今まで支払っていた家賃や住宅ローンの負担を軽減できると聞いてしまえば、購入を考える方も多いかと思います。

「できるだけ購入費用を抑えたい!」
「同じ賃貸併用住宅なら中古でいいんじゃないの?」

しかし、このように考えている方は少しお待ちください。中古の賃貸併用住宅には、気を付けるべきポイントが多くあるんです。

今回は、賃貸併用住宅を中古で買う際のメリットや注意点について、不動産会社の営業マンである私が詳しく解説を行います。

ローン負担を軽くしようと中古で購入したはずの賃貸併用住宅が、いつの間にか自分を苦しめていた…。

そんな事態が起こる前に、ぜひこちらの記事を参考にし、お得にマイホームを購入しましょう。

 

 

購入費を抑えるには新築じゃない方が良い?

現在、私たちの生涯支出の3割から4割が住居費と言われている中、「できるだけ住居費の負担を軽くしたい」とお考えの方は多いかと思います。
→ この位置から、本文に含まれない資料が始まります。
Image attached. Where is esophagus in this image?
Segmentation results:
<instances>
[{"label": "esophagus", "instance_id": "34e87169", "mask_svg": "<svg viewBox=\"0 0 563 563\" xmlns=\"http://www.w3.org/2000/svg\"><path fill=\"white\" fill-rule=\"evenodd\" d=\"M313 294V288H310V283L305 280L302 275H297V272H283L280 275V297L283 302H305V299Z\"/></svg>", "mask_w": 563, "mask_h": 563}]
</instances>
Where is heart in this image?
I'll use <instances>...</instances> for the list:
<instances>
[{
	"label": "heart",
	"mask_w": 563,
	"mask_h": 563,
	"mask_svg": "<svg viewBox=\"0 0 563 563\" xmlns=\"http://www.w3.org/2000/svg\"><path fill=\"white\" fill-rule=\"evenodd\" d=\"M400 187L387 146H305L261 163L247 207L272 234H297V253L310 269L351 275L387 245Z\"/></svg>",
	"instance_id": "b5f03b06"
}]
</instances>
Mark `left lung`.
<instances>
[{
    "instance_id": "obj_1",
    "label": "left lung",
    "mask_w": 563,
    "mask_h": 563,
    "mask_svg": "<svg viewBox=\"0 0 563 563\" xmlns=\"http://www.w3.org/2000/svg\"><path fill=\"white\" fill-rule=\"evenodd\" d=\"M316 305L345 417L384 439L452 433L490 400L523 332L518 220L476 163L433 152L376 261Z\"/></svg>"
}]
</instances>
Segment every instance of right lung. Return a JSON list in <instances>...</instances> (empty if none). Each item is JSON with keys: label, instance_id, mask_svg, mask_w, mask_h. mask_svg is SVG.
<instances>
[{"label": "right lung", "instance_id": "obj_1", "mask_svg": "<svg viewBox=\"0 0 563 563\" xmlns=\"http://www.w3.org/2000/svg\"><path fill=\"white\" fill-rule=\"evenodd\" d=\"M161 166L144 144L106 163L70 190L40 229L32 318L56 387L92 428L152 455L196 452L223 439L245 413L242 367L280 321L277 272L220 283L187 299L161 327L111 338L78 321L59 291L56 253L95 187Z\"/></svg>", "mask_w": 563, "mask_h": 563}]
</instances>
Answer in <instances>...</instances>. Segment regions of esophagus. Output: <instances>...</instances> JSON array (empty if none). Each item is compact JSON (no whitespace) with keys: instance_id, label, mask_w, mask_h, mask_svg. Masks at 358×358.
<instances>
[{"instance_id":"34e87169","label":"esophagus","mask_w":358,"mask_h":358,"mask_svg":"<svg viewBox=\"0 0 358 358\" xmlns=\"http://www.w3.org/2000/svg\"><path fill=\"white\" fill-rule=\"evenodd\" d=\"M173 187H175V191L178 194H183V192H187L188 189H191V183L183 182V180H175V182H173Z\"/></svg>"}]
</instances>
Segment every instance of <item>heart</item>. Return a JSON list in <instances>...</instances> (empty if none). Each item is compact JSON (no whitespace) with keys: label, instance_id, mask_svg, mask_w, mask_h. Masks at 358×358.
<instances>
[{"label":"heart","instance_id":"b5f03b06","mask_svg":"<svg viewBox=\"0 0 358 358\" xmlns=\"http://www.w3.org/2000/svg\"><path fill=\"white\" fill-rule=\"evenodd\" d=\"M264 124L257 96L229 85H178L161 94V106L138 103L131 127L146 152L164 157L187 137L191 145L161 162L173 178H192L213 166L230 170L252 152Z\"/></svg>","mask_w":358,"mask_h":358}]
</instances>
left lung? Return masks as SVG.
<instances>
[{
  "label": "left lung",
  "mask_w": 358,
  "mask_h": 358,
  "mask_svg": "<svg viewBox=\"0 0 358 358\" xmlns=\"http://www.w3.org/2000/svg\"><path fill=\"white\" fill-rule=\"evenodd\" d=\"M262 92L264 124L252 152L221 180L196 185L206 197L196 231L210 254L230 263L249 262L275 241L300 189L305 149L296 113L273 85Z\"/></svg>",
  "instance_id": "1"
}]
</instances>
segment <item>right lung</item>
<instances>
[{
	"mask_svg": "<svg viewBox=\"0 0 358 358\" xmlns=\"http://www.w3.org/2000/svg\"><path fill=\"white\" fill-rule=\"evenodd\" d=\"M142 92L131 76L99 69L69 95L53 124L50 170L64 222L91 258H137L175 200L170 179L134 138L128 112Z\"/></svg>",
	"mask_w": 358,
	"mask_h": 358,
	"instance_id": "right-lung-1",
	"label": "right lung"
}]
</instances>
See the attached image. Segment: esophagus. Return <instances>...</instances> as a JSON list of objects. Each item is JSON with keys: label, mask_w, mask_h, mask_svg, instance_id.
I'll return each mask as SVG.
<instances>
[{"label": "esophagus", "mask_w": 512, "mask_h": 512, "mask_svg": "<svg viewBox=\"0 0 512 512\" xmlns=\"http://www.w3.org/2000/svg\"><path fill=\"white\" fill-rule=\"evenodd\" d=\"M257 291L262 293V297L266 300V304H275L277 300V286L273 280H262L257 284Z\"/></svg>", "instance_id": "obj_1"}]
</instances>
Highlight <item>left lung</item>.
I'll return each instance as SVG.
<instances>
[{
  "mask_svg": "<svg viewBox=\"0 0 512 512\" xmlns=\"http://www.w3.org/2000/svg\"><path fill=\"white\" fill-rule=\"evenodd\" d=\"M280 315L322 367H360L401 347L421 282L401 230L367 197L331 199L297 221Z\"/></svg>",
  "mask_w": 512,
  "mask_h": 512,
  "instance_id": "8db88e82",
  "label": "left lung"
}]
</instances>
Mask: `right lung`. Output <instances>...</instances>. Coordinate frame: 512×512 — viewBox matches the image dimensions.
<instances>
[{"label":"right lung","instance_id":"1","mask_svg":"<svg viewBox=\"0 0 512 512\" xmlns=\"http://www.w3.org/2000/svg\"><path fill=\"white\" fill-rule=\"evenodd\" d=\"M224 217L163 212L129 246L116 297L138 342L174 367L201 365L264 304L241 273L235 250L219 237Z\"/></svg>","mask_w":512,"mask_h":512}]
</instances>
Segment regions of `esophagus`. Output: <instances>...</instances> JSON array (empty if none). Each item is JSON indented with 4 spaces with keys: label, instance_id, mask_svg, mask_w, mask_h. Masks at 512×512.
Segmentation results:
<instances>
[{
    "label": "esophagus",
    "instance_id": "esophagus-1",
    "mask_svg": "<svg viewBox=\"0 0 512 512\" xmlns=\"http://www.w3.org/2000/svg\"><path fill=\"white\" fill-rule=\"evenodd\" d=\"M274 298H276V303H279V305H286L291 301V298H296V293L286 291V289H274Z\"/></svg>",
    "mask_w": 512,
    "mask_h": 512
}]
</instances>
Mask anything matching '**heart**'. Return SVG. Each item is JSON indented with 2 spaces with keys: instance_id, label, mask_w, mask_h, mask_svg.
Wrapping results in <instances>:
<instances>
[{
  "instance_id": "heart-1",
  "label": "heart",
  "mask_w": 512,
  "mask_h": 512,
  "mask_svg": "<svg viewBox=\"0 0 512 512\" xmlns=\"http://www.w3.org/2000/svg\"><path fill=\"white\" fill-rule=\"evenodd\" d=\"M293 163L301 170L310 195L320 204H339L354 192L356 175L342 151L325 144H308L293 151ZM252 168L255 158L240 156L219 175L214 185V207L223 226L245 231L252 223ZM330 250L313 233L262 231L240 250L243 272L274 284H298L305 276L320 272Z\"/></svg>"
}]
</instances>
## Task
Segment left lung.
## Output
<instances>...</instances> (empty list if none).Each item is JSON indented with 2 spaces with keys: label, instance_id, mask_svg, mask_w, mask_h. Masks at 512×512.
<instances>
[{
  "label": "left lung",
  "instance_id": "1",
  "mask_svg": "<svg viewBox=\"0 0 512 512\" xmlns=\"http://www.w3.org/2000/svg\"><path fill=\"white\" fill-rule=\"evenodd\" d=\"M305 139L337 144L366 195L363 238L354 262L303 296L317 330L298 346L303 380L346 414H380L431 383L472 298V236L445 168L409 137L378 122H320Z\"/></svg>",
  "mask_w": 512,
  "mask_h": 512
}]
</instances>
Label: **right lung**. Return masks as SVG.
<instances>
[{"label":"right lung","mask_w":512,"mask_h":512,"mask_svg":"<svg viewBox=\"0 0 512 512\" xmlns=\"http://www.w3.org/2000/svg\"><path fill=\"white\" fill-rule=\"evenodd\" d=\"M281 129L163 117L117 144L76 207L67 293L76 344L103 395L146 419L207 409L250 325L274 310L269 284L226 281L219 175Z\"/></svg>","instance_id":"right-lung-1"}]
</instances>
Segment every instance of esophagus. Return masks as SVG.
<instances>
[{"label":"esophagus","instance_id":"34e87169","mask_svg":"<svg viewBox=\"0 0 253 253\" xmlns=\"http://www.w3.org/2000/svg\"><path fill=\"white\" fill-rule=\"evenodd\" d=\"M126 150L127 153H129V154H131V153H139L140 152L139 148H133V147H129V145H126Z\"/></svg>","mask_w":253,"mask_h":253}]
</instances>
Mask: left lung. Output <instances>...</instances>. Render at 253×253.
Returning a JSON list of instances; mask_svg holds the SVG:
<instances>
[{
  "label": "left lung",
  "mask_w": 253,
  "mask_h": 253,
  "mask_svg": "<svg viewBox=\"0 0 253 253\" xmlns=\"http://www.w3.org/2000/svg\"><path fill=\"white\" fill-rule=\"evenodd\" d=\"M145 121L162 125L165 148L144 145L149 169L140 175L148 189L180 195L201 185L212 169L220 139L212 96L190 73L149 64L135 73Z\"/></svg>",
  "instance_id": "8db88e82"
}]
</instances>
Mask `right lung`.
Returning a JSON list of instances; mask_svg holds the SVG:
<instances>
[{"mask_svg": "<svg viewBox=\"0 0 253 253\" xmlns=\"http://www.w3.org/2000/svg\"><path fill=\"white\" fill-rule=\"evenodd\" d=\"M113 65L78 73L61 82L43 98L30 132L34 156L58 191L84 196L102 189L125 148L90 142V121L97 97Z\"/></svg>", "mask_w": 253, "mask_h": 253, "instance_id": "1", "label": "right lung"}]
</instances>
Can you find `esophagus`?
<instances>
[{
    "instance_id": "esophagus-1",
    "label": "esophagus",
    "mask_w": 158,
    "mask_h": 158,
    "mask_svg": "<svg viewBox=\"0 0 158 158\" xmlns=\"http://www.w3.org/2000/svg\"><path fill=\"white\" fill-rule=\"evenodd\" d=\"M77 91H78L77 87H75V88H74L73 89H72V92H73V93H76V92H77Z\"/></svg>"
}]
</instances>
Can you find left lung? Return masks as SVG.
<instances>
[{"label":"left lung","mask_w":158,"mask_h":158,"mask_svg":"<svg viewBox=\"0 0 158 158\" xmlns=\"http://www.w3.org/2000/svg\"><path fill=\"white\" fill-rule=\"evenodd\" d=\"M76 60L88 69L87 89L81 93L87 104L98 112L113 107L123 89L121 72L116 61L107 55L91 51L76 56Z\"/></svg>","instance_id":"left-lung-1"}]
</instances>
そこで不動産会社の営業マンである私が皆さんにおすすめするのは、賃貸併用住宅。

賃貸併用住宅とは、1つの建物内に自分が住む住宅部分と他の人が住む賃貸部分の2種類の空間を作り、賃貸部分の家賃収入を元に住宅ローンの返済を行うといった物件です。

一戸建てやマンションと違い、賃貸部分の家賃収入があなたの住宅ローン返済を代わりに行ってくれるのが最大のメリットとして挙げられます。

つまり、賃貸併用住宅を手に入れられれば、今まで高額な家賃の支払いによって我慢していた家族旅行や車といった趣味をそれまで以上に楽しむことができるのです。

 

では、実際に賃貸併用住宅を活用して住宅ローンの負担を0にしようと思った場合、「新築」「中古」どちらの購入がお得か、皆さんはご存知でしょうか?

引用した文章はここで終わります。